Поскольку идентификационные данные обрабатываются извне, мне не нужны пароли в моем приложении:Я никогда не получаю пароль пользователя, только его личность.Однако поставщик членства ASP.NET требует передачи паролей для создания пользователя, входа в систему и т. д.
Я подумывал об использовании new Guid() во время создания, но для этого потребуется вызов базы данных для получения пароля пользователя, прежде чем я смогу войти в систему через поставщика членства.Я мог бы использовать один и тот же пароль для каждого пользователя, чтобы он был известен заранее, но меня беспокоит, что это сделает данные моего пользователя небезопасными.
Мне было бы интересно услышать, как другие сайты решают эту проблему, например, StackOverflow.
[Пожалуйста, см. также мой другой вопрос, относительно поставщиков членства для такого приложения.]
Решение
но я обеспокоен тем, что это сделает данные моего пользователя небезопасными.
Начните с обеспечения того, чтобы никто не мог аутентифицироваться непосредственно в вашей базе данных, используя имя пользователя и пароль. Я полагаю, что это уже так, поскольку вы используете RPX для фактической аутентификации, и вы вызываете поставщика членства ASP.NET только после того, как вы уже это сделали. установил личность пользователя.
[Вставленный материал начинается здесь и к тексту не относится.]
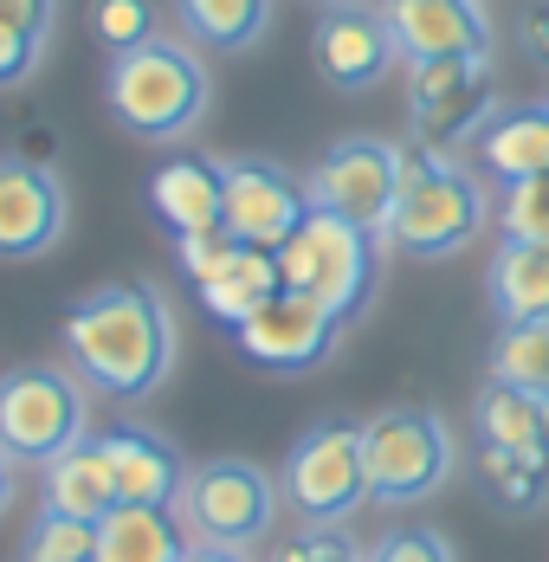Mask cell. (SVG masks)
Wrapping results in <instances>:
<instances>
[{"mask_svg":"<svg viewBox=\"0 0 549 562\" xmlns=\"http://www.w3.org/2000/svg\"><path fill=\"white\" fill-rule=\"evenodd\" d=\"M71 369L110 401H143L175 362V317L156 284H104L65 311Z\"/></svg>","mask_w":549,"mask_h":562,"instance_id":"obj_1","label":"cell"},{"mask_svg":"<svg viewBox=\"0 0 549 562\" xmlns=\"http://www.w3.org/2000/svg\"><path fill=\"white\" fill-rule=\"evenodd\" d=\"M208 98L214 85H208L201 46L181 33H156L104 65V111L143 143H181L208 116Z\"/></svg>","mask_w":549,"mask_h":562,"instance_id":"obj_2","label":"cell"},{"mask_svg":"<svg viewBox=\"0 0 549 562\" xmlns=\"http://www.w3.org/2000/svg\"><path fill=\"white\" fill-rule=\"evenodd\" d=\"M492 221V201H485V181L452 162V149H407V181H401V201L388 214V246L407 252V259H452L466 252Z\"/></svg>","mask_w":549,"mask_h":562,"instance_id":"obj_3","label":"cell"},{"mask_svg":"<svg viewBox=\"0 0 549 562\" xmlns=\"http://www.w3.org/2000/svg\"><path fill=\"white\" fill-rule=\"evenodd\" d=\"M278 272L284 291H311L317 304H329L343 324L376 297L382 279V233L362 221H343L329 207H311V221L298 226L284 246H278Z\"/></svg>","mask_w":549,"mask_h":562,"instance_id":"obj_4","label":"cell"},{"mask_svg":"<svg viewBox=\"0 0 549 562\" xmlns=\"http://www.w3.org/2000/svg\"><path fill=\"white\" fill-rule=\"evenodd\" d=\"M91 382L58 369V362H26L0 382V447L13 465H53L65 447L91 434Z\"/></svg>","mask_w":549,"mask_h":562,"instance_id":"obj_5","label":"cell"},{"mask_svg":"<svg viewBox=\"0 0 549 562\" xmlns=\"http://www.w3.org/2000/svg\"><path fill=\"white\" fill-rule=\"evenodd\" d=\"M278 485L266 465L253 459H208V465H188V485L175 498V517L188 524L194 543H220V550H253L278 517Z\"/></svg>","mask_w":549,"mask_h":562,"instance_id":"obj_6","label":"cell"},{"mask_svg":"<svg viewBox=\"0 0 549 562\" xmlns=\"http://www.w3.org/2000/svg\"><path fill=\"white\" fill-rule=\"evenodd\" d=\"M278 485L304 524H343L349 510H362V498H376L362 420H317L311 434H298V447L284 452Z\"/></svg>","mask_w":549,"mask_h":562,"instance_id":"obj_7","label":"cell"},{"mask_svg":"<svg viewBox=\"0 0 549 562\" xmlns=\"http://www.w3.org/2000/svg\"><path fill=\"white\" fill-rule=\"evenodd\" d=\"M362 434H369V492H376V505H421L459 465L452 427L434 407H382V414L362 420Z\"/></svg>","mask_w":549,"mask_h":562,"instance_id":"obj_8","label":"cell"},{"mask_svg":"<svg viewBox=\"0 0 549 562\" xmlns=\"http://www.w3.org/2000/svg\"><path fill=\"white\" fill-rule=\"evenodd\" d=\"M407 116H414V136H421L427 149H452V143L479 136L497 116L492 53L421 58V65H407Z\"/></svg>","mask_w":549,"mask_h":562,"instance_id":"obj_9","label":"cell"},{"mask_svg":"<svg viewBox=\"0 0 549 562\" xmlns=\"http://www.w3.org/2000/svg\"><path fill=\"white\" fill-rule=\"evenodd\" d=\"M304 181H311L317 207L388 233V214H394L401 181H407V149L388 143V136H343V143H329L317 156V169Z\"/></svg>","mask_w":549,"mask_h":562,"instance_id":"obj_10","label":"cell"},{"mask_svg":"<svg viewBox=\"0 0 549 562\" xmlns=\"http://www.w3.org/2000/svg\"><path fill=\"white\" fill-rule=\"evenodd\" d=\"M336 337H343V317L329 304H317L311 291H278V297H266L233 330L239 356L259 362V369H272V375H304V369L329 362Z\"/></svg>","mask_w":549,"mask_h":562,"instance_id":"obj_11","label":"cell"},{"mask_svg":"<svg viewBox=\"0 0 549 562\" xmlns=\"http://www.w3.org/2000/svg\"><path fill=\"white\" fill-rule=\"evenodd\" d=\"M220 169H226V233L246 239V246H272L278 252L317 207L311 181H298L272 156H233Z\"/></svg>","mask_w":549,"mask_h":562,"instance_id":"obj_12","label":"cell"},{"mask_svg":"<svg viewBox=\"0 0 549 562\" xmlns=\"http://www.w3.org/2000/svg\"><path fill=\"white\" fill-rule=\"evenodd\" d=\"M311 58L324 71V85H336V91H376L394 65H407L394 33H388L382 7H356V0L324 7V20L311 33Z\"/></svg>","mask_w":549,"mask_h":562,"instance_id":"obj_13","label":"cell"},{"mask_svg":"<svg viewBox=\"0 0 549 562\" xmlns=\"http://www.w3.org/2000/svg\"><path fill=\"white\" fill-rule=\"evenodd\" d=\"M382 20L407 65L492 53V13H485V0H382Z\"/></svg>","mask_w":549,"mask_h":562,"instance_id":"obj_14","label":"cell"},{"mask_svg":"<svg viewBox=\"0 0 549 562\" xmlns=\"http://www.w3.org/2000/svg\"><path fill=\"white\" fill-rule=\"evenodd\" d=\"M65 233V181L26 156L0 169V252L7 259H40Z\"/></svg>","mask_w":549,"mask_h":562,"instance_id":"obj_15","label":"cell"},{"mask_svg":"<svg viewBox=\"0 0 549 562\" xmlns=\"http://www.w3.org/2000/svg\"><path fill=\"white\" fill-rule=\"evenodd\" d=\"M149 207L168 233H214L226 226V169L208 156H175L149 175Z\"/></svg>","mask_w":549,"mask_h":562,"instance_id":"obj_16","label":"cell"},{"mask_svg":"<svg viewBox=\"0 0 549 562\" xmlns=\"http://www.w3.org/2000/svg\"><path fill=\"white\" fill-rule=\"evenodd\" d=\"M104 447H110V465H116L123 505H175L181 498L188 465H181V452L168 447L163 434H149V427H110Z\"/></svg>","mask_w":549,"mask_h":562,"instance_id":"obj_17","label":"cell"},{"mask_svg":"<svg viewBox=\"0 0 549 562\" xmlns=\"http://www.w3.org/2000/svg\"><path fill=\"white\" fill-rule=\"evenodd\" d=\"M40 472H46V505H53V510H71V517H91V524H104L110 510L123 505L104 434H98V440L85 434L78 447H65L53 465H40Z\"/></svg>","mask_w":549,"mask_h":562,"instance_id":"obj_18","label":"cell"},{"mask_svg":"<svg viewBox=\"0 0 549 562\" xmlns=\"http://www.w3.org/2000/svg\"><path fill=\"white\" fill-rule=\"evenodd\" d=\"M194 537L175 505H116L98 524V562H188Z\"/></svg>","mask_w":549,"mask_h":562,"instance_id":"obj_19","label":"cell"},{"mask_svg":"<svg viewBox=\"0 0 549 562\" xmlns=\"http://www.w3.org/2000/svg\"><path fill=\"white\" fill-rule=\"evenodd\" d=\"M479 162L492 181H530L549 175V104H517V111H497L479 130Z\"/></svg>","mask_w":549,"mask_h":562,"instance_id":"obj_20","label":"cell"},{"mask_svg":"<svg viewBox=\"0 0 549 562\" xmlns=\"http://www.w3.org/2000/svg\"><path fill=\"white\" fill-rule=\"evenodd\" d=\"M485 297H492L497 324H537L549 317V246L530 239H504L485 266Z\"/></svg>","mask_w":549,"mask_h":562,"instance_id":"obj_21","label":"cell"},{"mask_svg":"<svg viewBox=\"0 0 549 562\" xmlns=\"http://www.w3.org/2000/svg\"><path fill=\"white\" fill-rule=\"evenodd\" d=\"M181 40H194L201 53H253L272 26V0H168Z\"/></svg>","mask_w":549,"mask_h":562,"instance_id":"obj_22","label":"cell"},{"mask_svg":"<svg viewBox=\"0 0 549 562\" xmlns=\"http://www.w3.org/2000/svg\"><path fill=\"white\" fill-rule=\"evenodd\" d=\"M284 291V272H278V252L272 246H239L233 252V266L220 272V279L201 284V304H208V317H220L226 330H239L266 297Z\"/></svg>","mask_w":549,"mask_h":562,"instance_id":"obj_23","label":"cell"},{"mask_svg":"<svg viewBox=\"0 0 549 562\" xmlns=\"http://www.w3.org/2000/svg\"><path fill=\"white\" fill-rule=\"evenodd\" d=\"M472 427H479L485 447L530 452V459H544L549 452V440H544V394L511 389V382H485L479 407H472Z\"/></svg>","mask_w":549,"mask_h":562,"instance_id":"obj_24","label":"cell"},{"mask_svg":"<svg viewBox=\"0 0 549 562\" xmlns=\"http://www.w3.org/2000/svg\"><path fill=\"white\" fill-rule=\"evenodd\" d=\"M492 382L549 394V317H537V324H504V330H497Z\"/></svg>","mask_w":549,"mask_h":562,"instance_id":"obj_25","label":"cell"},{"mask_svg":"<svg viewBox=\"0 0 549 562\" xmlns=\"http://www.w3.org/2000/svg\"><path fill=\"white\" fill-rule=\"evenodd\" d=\"M20 562H98V524L46 505L20 543Z\"/></svg>","mask_w":549,"mask_h":562,"instance_id":"obj_26","label":"cell"},{"mask_svg":"<svg viewBox=\"0 0 549 562\" xmlns=\"http://www.w3.org/2000/svg\"><path fill=\"white\" fill-rule=\"evenodd\" d=\"M544 459H549V452H544ZM544 459H530V452H504V447H485V452H479V479H485V492H492L497 505L530 510L537 498H549Z\"/></svg>","mask_w":549,"mask_h":562,"instance_id":"obj_27","label":"cell"},{"mask_svg":"<svg viewBox=\"0 0 549 562\" xmlns=\"http://www.w3.org/2000/svg\"><path fill=\"white\" fill-rule=\"evenodd\" d=\"M91 40L104 46L110 58L130 53V46H143V40H156V0H91Z\"/></svg>","mask_w":549,"mask_h":562,"instance_id":"obj_28","label":"cell"},{"mask_svg":"<svg viewBox=\"0 0 549 562\" xmlns=\"http://www.w3.org/2000/svg\"><path fill=\"white\" fill-rule=\"evenodd\" d=\"M497 226H504V239L549 246V175L511 181V188H504V207H497Z\"/></svg>","mask_w":549,"mask_h":562,"instance_id":"obj_29","label":"cell"},{"mask_svg":"<svg viewBox=\"0 0 549 562\" xmlns=\"http://www.w3.org/2000/svg\"><path fill=\"white\" fill-rule=\"evenodd\" d=\"M239 246H246V239H233L226 226H214V233H175V259H181V272H188L194 291H201L208 279H220V272L233 266Z\"/></svg>","mask_w":549,"mask_h":562,"instance_id":"obj_30","label":"cell"},{"mask_svg":"<svg viewBox=\"0 0 549 562\" xmlns=\"http://www.w3.org/2000/svg\"><path fill=\"white\" fill-rule=\"evenodd\" d=\"M272 562H369L336 524H311L304 537H291L284 550H272Z\"/></svg>","mask_w":549,"mask_h":562,"instance_id":"obj_31","label":"cell"},{"mask_svg":"<svg viewBox=\"0 0 549 562\" xmlns=\"http://www.w3.org/2000/svg\"><path fill=\"white\" fill-rule=\"evenodd\" d=\"M369 562H459V557H452V543L439 530L414 524V530H388L382 543L369 550Z\"/></svg>","mask_w":549,"mask_h":562,"instance_id":"obj_32","label":"cell"},{"mask_svg":"<svg viewBox=\"0 0 549 562\" xmlns=\"http://www.w3.org/2000/svg\"><path fill=\"white\" fill-rule=\"evenodd\" d=\"M46 53V40H33V33H7L0 26V85H26L33 78V65Z\"/></svg>","mask_w":549,"mask_h":562,"instance_id":"obj_33","label":"cell"},{"mask_svg":"<svg viewBox=\"0 0 549 562\" xmlns=\"http://www.w3.org/2000/svg\"><path fill=\"white\" fill-rule=\"evenodd\" d=\"M58 0H0V26L7 33H33V40H53Z\"/></svg>","mask_w":549,"mask_h":562,"instance_id":"obj_34","label":"cell"},{"mask_svg":"<svg viewBox=\"0 0 549 562\" xmlns=\"http://www.w3.org/2000/svg\"><path fill=\"white\" fill-rule=\"evenodd\" d=\"M517 40H524V53L537 58L549 71V0H537L530 13H524V26H517Z\"/></svg>","mask_w":549,"mask_h":562,"instance_id":"obj_35","label":"cell"},{"mask_svg":"<svg viewBox=\"0 0 549 562\" xmlns=\"http://www.w3.org/2000/svg\"><path fill=\"white\" fill-rule=\"evenodd\" d=\"M188 562H253V557H246V550H220V543H194Z\"/></svg>","mask_w":549,"mask_h":562,"instance_id":"obj_36","label":"cell"},{"mask_svg":"<svg viewBox=\"0 0 549 562\" xmlns=\"http://www.w3.org/2000/svg\"><path fill=\"white\" fill-rule=\"evenodd\" d=\"M544 440H549V394H544Z\"/></svg>","mask_w":549,"mask_h":562,"instance_id":"obj_37","label":"cell"},{"mask_svg":"<svg viewBox=\"0 0 549 562\" xmlns=\"http://www.w3.org/2000/svg\"><path fill=\"white\" fill-rule=\"evenodd\" d=\"M317 7H343V0H317Z\"/></svg>","mask_w":549,"mask_h":562,"instance_id":"obj_38","label":"cell"},{"mask_svg":"<svg viewBox=\"0 0 549 562\" xmlns=\"http://www.w3.org/2000/svg\"><path fill=\"white\" fill-rule=\"evenodd\" d=\"M544 104H549V98H544Z\"/></svg>","mask_w":549,"mask_h":562,"instance_id":"obj_39","label":"cell"}]
</instances>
Тогда пароль, хранящийся на вашей стороне, становится несущественным, потому что это не секрет — если я смогу узнать чей-то пароль на вашей стороне, это не поставит под угрозу его данные, потому что я все равно не могу войти в систему, используя эту информацию.Секретом пользователя управляет сторонний поставщик, а не вы.
Таким образом, вы можете также сохранить то, что наиболее удобно (например, известное фиктивное значение) - вы также можете отключить шифрование пароля на провайдере членства, чтобы вернуть несколько циклов на сервер.Нет смысла шифровать/хэшировать значения, которые не используются для проверки чьей-либо личности.
Другие советы
Зачем тогда использовать членство в asp.net?Вам не совсем подходит то, что вы делаете, а именно сторонняя аутентификация.Может быть, вы могли бы взглянуть на проект дотнепенид и примеры, поскольку у них есть классический пример сайта asp.net, который вы могли бы изменить для MVC?У них есть вики здесь Может быть, Google Dotnetopenid MVC?